These guys were spotted during our trip to Trempealeau National Wildlife Preserve, just outside the town of Trempealaeu, Wisconsin, on the Mississippi River. This preserve was established in 1936, and has grown to its current size of 6,446 acres. These pools are spring fed and overflow into the Mississippi. We saw so many birds we’ve never seen before. Bald eagles, cormorants, various ducks I couldn’t identify along with many songbirds. This area is part of the National Wildlife Refuge System whose mission is to administer a national network of lands and waters for the conservation, management, and where appropriate, restoration of the fish, wildlife, and plant resources and their habitats within the United States for the benefit of present and future generations of Americans.
Kayaking allowed us to get pretty close!
The American White Pelican and Grey Pelican (P. occidentalis), are the only two species of pelican in North America. These well known birds are all white except for its black-edged wings that are visible in flight. They have long necks, a large orange bill with an expandable pouch and short orange legs with big webbed feet. These birds are one of the world’s largest birds, weighing in as much as 30 lbs (14 kg) and wingspans of 9 feet (3 M).
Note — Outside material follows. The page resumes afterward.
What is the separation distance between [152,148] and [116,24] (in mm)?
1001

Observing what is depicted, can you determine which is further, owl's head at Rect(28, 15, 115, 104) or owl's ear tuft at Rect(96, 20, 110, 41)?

- Unlike Brown Pelicans, who dive for their food, American White Pelicans swim and scoop their bills into the water for theirs. Birds often cooperate when feeding. They coordinate their swimming to force schooling fish into the shallows, where the pelicans can easily scoop up the corralled fish.
- American White Pelicans and Double-crested Cormorants are often found nesting together. They sometimes hunt together (though they mainly seek out different fish and at different depths).
- Pelicans are excellent food thieves. They have been seen stealing from other pelicans trying to swallow a large fish. They also try to steal prey from Cormorants that are bringing fish to the surface.
- Pelican chicks can crawl by 1 – 2 weeks of age. By 3 weeks they can walk with their body off the ground and can swim as soon as they can get to the water, and by the age of 9 to 10 weeks, they can fly.
- They forage almost exclusively by day on their wintering grounds, however during breeding season, they commonly forage during the night. Even though it’s hard to see, nighttime foraging tends to result in larger fish being caught.